Roa-Espinosa and the Marines tried various techniques before hitting the winner. “We had been mixing the polymer with water first and then applied it to the sand, but we couldn’t spread it,” he said. “Then we figured out we could spread the polymer granules over the sand, rake it in and spray water on it. When we finally got it right, we all collapsed into each others’ arms hugging. It really was a joy.”
“Thanks to this technique, we were able to eliminate an enemy the Marine Corps was not trained to fight – dust clouds,” Mikel said. “I think this might have helped bring some pilots home to see their kids again.”
Crews need less than two hours to prepare a 150′ x 150′ landing area at an estimated cost of $150, versus thousands of dollars and several days for a concrete pad of equal size. The treated landing pads last up to three weeks in Iraq and Kuwait. Ground crews are also using the technique to treat dust around existing concrete landing zones. “We’ve educated a lot of Marines in polymers, copolymers and aluminum chlorhydrate,” Mikel says.
Roa-Espinosa says helicopters might eventually be equipped with on-board systems that spray polymers and water, allowing pilots to create landing pads on the fly. He has discussed the idea with military leaders.
Emeritus professor Gary Bubenzer first experimented with erosion-stopping polymers in the 1970s at the College’s Hancock research station. He was seeking ways to anchor the sandy soils of central Wisconsin. But the early polymers he tested clogged spray nozzles, were hard to apply and broke down under tractor traffic, so Bubenzer dropped the idea.

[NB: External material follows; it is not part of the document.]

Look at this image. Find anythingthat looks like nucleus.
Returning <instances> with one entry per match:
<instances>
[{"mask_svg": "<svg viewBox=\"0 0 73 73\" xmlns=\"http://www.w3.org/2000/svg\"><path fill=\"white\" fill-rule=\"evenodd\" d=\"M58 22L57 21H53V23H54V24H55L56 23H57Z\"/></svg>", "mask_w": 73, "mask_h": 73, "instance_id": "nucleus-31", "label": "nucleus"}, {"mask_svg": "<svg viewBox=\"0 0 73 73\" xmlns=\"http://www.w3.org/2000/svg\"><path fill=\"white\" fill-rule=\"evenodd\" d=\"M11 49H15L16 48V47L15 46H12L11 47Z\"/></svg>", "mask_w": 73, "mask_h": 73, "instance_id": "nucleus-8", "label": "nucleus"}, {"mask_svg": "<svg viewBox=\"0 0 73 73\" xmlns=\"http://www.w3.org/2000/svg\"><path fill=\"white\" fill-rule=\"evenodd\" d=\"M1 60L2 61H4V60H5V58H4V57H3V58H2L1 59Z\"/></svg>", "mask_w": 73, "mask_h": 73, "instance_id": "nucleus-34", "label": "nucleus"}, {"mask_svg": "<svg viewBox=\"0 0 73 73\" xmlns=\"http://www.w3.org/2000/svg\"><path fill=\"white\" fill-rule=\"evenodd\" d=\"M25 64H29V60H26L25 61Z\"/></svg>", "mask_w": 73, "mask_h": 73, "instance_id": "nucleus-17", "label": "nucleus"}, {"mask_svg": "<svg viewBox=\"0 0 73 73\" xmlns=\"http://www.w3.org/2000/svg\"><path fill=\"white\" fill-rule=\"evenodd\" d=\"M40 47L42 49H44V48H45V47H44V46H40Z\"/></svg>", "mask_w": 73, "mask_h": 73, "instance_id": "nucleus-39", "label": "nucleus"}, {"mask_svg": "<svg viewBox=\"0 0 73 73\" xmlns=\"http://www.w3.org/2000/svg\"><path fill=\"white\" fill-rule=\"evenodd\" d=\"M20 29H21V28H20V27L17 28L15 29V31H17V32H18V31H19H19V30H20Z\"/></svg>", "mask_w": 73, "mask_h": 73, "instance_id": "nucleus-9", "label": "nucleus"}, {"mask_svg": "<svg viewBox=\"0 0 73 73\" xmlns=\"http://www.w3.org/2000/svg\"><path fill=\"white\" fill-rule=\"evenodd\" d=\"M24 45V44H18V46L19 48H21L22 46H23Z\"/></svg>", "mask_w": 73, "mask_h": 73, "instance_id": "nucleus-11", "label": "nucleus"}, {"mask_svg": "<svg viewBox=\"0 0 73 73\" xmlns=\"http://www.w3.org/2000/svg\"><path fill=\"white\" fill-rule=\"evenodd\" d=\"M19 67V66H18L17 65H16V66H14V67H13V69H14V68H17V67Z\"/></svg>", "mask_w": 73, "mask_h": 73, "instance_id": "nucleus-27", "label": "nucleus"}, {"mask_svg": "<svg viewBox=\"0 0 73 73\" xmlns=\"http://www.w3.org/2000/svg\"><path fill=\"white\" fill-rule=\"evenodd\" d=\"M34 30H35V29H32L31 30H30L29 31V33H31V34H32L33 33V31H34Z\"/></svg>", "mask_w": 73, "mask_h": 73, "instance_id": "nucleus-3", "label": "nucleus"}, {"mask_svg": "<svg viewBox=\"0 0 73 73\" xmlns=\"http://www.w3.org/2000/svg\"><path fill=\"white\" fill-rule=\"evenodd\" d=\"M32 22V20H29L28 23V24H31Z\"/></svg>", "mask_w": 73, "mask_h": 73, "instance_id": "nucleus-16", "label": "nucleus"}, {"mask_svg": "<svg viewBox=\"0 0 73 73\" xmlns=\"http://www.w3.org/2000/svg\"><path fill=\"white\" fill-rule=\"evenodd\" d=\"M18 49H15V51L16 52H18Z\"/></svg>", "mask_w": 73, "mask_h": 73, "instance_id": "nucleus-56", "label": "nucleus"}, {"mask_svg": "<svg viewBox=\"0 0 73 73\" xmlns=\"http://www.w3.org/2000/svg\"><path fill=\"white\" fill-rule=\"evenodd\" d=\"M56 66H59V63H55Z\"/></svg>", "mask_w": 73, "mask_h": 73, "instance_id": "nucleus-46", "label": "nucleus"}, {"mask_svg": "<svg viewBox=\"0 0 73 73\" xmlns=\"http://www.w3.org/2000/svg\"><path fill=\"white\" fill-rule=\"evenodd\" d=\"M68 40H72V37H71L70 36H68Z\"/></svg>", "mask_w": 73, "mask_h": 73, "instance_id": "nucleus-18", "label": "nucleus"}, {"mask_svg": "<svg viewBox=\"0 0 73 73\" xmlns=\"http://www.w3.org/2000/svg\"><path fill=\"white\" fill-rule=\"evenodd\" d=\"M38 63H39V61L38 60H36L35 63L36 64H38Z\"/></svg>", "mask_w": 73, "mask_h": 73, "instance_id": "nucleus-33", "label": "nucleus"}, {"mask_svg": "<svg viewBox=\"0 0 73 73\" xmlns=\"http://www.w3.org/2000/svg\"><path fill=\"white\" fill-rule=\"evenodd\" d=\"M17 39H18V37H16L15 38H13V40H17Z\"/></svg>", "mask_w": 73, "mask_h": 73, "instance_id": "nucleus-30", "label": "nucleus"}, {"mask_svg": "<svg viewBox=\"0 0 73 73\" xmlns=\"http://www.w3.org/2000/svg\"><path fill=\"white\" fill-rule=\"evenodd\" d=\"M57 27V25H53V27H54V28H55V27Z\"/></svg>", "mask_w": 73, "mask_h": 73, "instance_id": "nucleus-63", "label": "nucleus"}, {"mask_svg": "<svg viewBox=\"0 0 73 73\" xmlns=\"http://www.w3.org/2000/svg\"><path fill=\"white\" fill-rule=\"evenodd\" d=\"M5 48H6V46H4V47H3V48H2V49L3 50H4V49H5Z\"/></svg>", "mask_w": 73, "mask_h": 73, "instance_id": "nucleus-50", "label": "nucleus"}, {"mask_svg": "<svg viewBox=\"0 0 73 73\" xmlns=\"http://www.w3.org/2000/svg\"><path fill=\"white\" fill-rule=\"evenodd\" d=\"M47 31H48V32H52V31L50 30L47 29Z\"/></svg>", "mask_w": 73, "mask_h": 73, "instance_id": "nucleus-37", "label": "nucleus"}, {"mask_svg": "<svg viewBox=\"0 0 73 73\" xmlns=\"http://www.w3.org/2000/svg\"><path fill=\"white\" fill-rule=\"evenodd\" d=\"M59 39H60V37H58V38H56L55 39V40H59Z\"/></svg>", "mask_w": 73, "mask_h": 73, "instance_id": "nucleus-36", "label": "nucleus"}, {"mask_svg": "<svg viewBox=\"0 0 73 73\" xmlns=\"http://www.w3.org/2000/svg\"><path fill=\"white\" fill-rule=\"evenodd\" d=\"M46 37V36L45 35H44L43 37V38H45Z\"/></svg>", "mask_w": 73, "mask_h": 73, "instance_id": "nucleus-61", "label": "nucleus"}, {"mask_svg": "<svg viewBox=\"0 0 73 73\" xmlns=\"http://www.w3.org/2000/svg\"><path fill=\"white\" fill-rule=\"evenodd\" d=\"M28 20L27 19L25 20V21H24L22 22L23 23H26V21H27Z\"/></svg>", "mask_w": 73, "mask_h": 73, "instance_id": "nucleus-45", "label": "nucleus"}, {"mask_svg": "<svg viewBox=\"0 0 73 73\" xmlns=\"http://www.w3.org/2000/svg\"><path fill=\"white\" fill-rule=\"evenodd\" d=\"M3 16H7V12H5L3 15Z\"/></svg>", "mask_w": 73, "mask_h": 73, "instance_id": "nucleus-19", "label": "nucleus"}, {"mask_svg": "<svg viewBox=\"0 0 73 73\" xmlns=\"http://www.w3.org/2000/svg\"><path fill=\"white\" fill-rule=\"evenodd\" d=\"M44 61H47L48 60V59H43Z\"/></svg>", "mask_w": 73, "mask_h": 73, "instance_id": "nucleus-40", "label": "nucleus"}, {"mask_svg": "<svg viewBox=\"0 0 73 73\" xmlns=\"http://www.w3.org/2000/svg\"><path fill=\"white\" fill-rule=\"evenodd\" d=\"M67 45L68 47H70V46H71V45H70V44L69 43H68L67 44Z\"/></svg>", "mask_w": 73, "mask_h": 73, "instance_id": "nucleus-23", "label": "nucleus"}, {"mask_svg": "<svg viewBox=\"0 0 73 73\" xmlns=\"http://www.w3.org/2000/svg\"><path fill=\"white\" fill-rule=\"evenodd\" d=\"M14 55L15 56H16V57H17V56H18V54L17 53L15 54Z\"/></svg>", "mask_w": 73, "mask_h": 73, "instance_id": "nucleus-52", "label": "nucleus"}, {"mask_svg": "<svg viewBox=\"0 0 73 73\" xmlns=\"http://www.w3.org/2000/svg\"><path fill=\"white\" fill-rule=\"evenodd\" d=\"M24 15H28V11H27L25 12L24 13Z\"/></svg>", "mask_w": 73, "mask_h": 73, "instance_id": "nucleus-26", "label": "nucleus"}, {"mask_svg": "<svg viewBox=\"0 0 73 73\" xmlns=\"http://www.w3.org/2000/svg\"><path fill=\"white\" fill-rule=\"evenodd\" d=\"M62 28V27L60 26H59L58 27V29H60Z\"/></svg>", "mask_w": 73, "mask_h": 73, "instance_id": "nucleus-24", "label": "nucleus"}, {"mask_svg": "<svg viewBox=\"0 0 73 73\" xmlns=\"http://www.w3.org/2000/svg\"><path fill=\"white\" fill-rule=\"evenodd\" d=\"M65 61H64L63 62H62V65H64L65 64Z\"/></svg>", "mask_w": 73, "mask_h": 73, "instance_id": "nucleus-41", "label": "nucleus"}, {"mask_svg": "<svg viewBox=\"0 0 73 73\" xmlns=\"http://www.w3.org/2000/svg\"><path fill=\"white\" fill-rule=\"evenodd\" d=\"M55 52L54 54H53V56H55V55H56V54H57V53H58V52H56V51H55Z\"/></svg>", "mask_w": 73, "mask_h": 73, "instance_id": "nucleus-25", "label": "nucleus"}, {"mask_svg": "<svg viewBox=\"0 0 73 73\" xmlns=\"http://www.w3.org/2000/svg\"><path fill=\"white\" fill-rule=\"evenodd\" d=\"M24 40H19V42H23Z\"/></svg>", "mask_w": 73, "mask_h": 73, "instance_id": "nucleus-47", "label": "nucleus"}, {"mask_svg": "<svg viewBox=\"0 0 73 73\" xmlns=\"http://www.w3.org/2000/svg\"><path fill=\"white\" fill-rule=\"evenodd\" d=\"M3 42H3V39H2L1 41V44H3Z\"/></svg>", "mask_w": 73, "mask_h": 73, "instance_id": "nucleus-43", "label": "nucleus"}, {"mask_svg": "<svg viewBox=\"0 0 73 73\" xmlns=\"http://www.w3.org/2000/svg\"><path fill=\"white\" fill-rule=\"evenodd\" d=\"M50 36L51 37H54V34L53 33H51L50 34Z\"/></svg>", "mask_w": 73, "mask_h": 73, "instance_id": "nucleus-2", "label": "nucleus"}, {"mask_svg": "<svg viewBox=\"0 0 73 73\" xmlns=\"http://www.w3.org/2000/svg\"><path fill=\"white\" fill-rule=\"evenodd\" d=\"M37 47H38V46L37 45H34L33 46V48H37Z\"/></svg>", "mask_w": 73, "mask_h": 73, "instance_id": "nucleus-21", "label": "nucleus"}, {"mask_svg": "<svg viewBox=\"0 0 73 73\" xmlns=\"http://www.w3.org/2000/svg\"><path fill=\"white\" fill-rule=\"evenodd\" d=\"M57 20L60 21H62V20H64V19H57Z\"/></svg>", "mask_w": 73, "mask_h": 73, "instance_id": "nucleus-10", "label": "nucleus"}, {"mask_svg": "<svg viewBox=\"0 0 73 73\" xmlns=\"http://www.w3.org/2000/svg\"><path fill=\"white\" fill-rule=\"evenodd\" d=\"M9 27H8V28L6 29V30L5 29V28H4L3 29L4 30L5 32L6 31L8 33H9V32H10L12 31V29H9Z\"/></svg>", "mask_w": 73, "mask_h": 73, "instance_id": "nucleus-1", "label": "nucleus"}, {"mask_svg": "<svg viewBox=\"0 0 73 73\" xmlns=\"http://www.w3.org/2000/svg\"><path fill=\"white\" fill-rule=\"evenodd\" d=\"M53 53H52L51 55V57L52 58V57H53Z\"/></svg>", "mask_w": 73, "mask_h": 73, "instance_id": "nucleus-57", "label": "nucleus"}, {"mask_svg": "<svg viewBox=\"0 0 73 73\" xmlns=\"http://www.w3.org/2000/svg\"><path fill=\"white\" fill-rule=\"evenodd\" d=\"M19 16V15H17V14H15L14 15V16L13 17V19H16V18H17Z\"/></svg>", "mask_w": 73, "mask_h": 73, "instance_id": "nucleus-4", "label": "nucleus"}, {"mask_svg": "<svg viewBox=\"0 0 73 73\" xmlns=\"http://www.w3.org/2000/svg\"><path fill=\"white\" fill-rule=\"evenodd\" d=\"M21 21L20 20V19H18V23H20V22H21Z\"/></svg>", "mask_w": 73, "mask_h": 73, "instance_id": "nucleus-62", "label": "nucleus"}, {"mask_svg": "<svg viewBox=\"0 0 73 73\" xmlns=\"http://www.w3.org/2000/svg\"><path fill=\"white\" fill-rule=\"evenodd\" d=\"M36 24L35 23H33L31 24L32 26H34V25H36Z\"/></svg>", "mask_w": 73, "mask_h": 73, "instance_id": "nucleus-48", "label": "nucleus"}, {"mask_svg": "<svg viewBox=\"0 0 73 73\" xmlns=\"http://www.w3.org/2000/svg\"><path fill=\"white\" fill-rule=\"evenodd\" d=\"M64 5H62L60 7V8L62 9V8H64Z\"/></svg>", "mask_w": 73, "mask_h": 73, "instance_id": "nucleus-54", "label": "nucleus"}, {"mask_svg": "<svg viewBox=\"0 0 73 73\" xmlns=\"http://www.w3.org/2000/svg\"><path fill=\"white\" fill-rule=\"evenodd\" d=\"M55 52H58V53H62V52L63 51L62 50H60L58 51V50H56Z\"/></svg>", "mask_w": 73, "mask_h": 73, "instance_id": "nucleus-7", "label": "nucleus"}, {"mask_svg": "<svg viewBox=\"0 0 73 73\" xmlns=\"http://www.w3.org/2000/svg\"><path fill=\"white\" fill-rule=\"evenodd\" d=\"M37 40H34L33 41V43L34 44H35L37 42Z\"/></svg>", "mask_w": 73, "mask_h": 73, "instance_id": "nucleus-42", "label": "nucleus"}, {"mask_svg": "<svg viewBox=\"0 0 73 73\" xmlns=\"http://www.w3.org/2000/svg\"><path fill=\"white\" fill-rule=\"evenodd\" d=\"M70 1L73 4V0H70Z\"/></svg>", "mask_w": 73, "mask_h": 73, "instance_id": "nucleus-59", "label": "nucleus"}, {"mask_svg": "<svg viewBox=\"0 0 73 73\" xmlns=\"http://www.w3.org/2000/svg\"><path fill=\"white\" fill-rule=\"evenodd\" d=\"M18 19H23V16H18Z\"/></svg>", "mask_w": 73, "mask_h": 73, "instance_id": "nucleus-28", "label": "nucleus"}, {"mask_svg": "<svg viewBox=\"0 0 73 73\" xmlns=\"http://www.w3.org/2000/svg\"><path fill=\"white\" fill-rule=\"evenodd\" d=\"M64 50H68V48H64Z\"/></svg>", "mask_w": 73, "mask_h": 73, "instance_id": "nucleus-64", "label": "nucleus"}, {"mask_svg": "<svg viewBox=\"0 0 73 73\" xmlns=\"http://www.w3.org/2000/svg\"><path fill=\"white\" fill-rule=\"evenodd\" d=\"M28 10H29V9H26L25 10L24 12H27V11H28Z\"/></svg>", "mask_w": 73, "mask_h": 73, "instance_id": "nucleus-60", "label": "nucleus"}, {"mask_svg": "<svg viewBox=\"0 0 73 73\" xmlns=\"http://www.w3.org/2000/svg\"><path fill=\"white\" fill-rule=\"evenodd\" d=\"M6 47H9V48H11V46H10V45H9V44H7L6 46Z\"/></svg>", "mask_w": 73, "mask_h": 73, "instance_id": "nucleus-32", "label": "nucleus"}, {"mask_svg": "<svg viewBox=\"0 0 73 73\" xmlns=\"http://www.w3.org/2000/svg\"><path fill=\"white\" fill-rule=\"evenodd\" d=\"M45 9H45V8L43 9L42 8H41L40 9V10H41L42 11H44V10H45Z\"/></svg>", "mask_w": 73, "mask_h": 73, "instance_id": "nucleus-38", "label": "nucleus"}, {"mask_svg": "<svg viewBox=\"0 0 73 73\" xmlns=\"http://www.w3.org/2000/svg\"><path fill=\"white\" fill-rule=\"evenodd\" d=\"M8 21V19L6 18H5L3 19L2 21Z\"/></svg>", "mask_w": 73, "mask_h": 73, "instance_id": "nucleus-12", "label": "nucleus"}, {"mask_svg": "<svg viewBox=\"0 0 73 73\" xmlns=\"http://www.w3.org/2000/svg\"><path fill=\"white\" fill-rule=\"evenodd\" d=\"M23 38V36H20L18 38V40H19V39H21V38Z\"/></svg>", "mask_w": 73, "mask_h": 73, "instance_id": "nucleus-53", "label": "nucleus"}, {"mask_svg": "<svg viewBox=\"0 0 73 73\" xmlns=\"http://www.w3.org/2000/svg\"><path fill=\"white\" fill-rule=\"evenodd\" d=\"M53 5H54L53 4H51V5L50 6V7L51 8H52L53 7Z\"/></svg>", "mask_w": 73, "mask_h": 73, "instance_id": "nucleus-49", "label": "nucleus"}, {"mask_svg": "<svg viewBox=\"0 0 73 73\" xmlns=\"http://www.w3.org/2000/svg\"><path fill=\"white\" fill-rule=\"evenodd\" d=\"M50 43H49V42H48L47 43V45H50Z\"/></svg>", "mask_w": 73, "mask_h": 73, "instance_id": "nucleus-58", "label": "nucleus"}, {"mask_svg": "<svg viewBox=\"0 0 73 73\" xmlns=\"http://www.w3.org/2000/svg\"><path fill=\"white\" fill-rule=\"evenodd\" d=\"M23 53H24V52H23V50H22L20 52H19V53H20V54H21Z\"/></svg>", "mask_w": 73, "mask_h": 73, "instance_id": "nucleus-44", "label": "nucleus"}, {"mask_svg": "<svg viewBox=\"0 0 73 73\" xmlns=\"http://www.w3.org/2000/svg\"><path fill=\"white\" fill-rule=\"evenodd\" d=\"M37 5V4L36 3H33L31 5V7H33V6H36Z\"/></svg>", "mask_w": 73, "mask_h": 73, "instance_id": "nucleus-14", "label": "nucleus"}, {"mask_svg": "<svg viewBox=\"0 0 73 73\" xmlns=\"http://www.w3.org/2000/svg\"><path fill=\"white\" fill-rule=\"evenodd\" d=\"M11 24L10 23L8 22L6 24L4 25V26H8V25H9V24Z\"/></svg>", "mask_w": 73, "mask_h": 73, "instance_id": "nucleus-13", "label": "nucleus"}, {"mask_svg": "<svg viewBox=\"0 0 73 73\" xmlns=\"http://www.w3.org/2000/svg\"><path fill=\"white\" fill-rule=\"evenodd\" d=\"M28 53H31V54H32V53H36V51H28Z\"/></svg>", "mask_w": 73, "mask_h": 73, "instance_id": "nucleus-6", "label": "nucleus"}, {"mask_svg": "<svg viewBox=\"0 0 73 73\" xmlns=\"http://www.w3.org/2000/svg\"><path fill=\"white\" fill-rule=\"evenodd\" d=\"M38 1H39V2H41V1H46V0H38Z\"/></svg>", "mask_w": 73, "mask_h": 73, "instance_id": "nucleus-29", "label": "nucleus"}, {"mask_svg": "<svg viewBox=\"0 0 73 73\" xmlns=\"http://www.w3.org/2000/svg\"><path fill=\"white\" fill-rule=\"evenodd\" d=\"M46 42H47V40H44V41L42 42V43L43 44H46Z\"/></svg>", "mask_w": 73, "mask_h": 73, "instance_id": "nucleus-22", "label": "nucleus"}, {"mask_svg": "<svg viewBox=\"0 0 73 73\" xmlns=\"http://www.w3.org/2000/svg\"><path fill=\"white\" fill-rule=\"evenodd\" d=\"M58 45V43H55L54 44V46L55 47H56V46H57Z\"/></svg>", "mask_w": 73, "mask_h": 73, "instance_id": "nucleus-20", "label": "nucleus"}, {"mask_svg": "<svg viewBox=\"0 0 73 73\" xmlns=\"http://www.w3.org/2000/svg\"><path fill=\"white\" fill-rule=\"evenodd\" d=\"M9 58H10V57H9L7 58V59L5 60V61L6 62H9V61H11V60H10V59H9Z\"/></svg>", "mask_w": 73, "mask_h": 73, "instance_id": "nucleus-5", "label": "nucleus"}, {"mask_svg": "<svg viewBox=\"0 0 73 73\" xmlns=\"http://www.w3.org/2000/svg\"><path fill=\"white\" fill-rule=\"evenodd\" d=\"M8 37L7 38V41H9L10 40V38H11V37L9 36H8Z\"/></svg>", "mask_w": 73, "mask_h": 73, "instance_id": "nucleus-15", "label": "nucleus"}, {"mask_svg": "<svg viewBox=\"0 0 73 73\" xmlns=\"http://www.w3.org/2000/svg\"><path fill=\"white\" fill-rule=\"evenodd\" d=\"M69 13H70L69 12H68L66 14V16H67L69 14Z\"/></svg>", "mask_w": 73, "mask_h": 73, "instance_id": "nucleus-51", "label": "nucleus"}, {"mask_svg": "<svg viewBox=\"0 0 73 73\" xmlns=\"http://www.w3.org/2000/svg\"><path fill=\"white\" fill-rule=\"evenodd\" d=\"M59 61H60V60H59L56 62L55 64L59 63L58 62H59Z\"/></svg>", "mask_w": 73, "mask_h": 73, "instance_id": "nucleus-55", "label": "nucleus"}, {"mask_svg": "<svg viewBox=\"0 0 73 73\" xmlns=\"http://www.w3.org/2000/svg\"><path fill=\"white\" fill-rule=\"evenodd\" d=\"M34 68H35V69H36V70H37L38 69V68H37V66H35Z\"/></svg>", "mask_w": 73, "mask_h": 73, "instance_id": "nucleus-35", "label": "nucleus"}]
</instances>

Roa-Espinosa arrived as a Ph.D. student in the mid-1980s with an interest in controlling water runoff on urban construction sites. He and Bubenzer revisited the polymer idea, screening for those with potential to prevent runoff. In a project in Middleton, they studied polyacrylamide.
“When we looked at different ways of applying the polymers, we found that the best was polyacrylamide with a straw mulch, and second-best was spraying wet polymers on the soil. Applying dry polymers was least effective,” Bubenzer said. But Roa-Espinosa made the dry-application technique work for desert landing sites.